Spongee or sponge hockey is a winter sport and a variant of ice hockey that is played on outdoor ice rinks without ice hockey skates. It is played almost exclusively in Winnipeg, Manitoba, Canada, and has been played by thousands of players in dozens of leagues. The sport takes its name from the type of puck used, which is soft sponge puck as opposed to the hard vulcanized rubber puck used in traditional ice hockey.

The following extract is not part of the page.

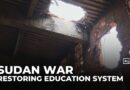 Sudan’s Khartoum residents rebuild war‑torn campuses, restoring hope for education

Equipment is generally the same as that used in ice hockey but player positions are different. The sport excludes bodychecking and is non-contact. The sport was at one time called "Tweeter" because of the sound the early pucks made. Since spongee's beginning in roughly the 1950s, players have increasingly begun to use broomball shoes instead of street shoes or winter boots.

Winnipeg's first organized spongee league was started in 1978 by Canadian, John Robertson, though the game itself is believed to actually date back to 1950s Winnipeg, making it younger than broomball but potentially older than the Canadian organized sport of ringette by about a decade. It is believed that the "Tumbleweeds" are Manitoba's oldest continuously active spongee team.